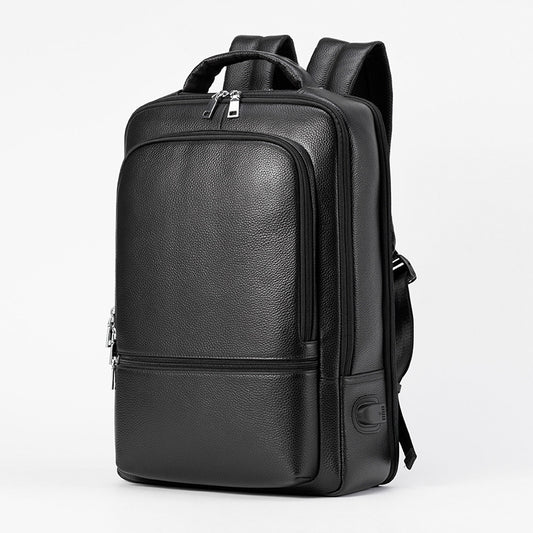 Business Fashion Men'S Bag Multifunctional USB Large Capacity Leather Backpack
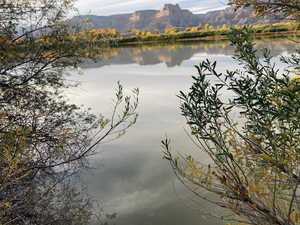 View of water feature featuring a mountain view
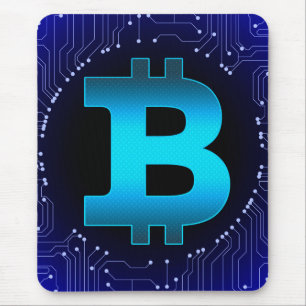 Bitcoin logo mouse pad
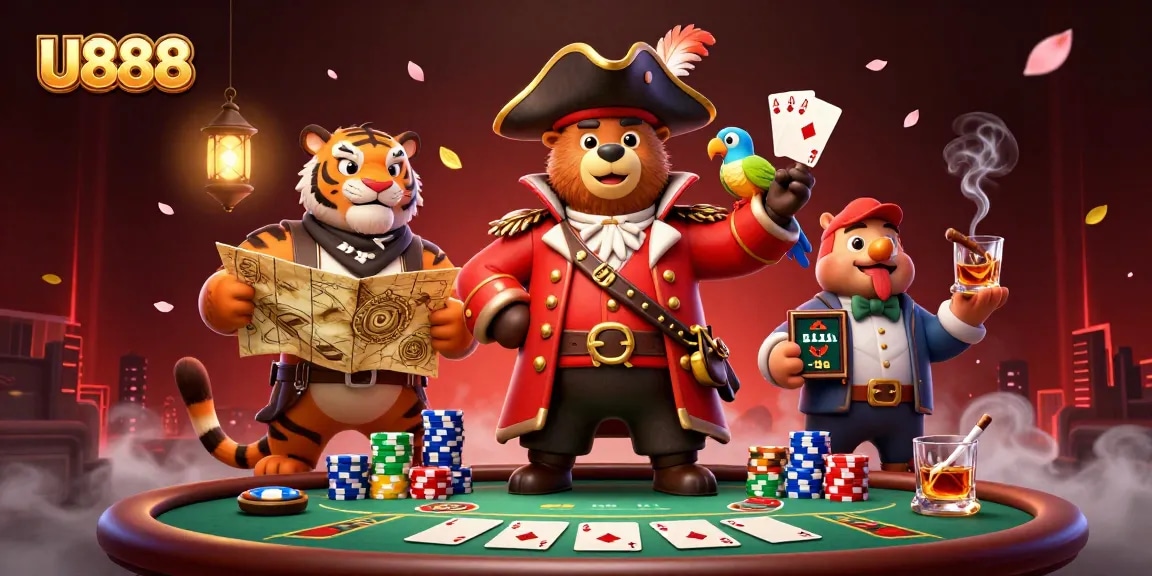 U888 players strategizing with a poker table stacked with chips and cards in an engaging 3D casino scene.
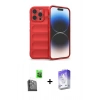 MARSİLYAN™- iPhone 16 Pro Kılıf Atlas Koleksiyonu - Siyah Bilvis 5in1 3D Magic Cam Ekran Koruyucu + Raze Metal Kamera Lens - SH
★ ★ ★ ★
- _Directions for this task_:
Copy every line of the data above word for word, omitting the pictures.

- _Exercise solution_:
 Business Fashion Men'S Bag Multifunctional USB Large Capacity Leather Backpack
 View of water feature featuring a mountain view
 Bitcoin logo mouse pad
 U888 players strategizing with a poker table stacked with chips and cards in an engaging 3D casino scene.
 MARSİLYAN™- iPhone 16 Pro Kılıf Atlas Koleksiyonu - Siyah Bilvis 5in1 3D Magic Cam Ekran Koruyucu + Raze Metal Kamera Lens - SH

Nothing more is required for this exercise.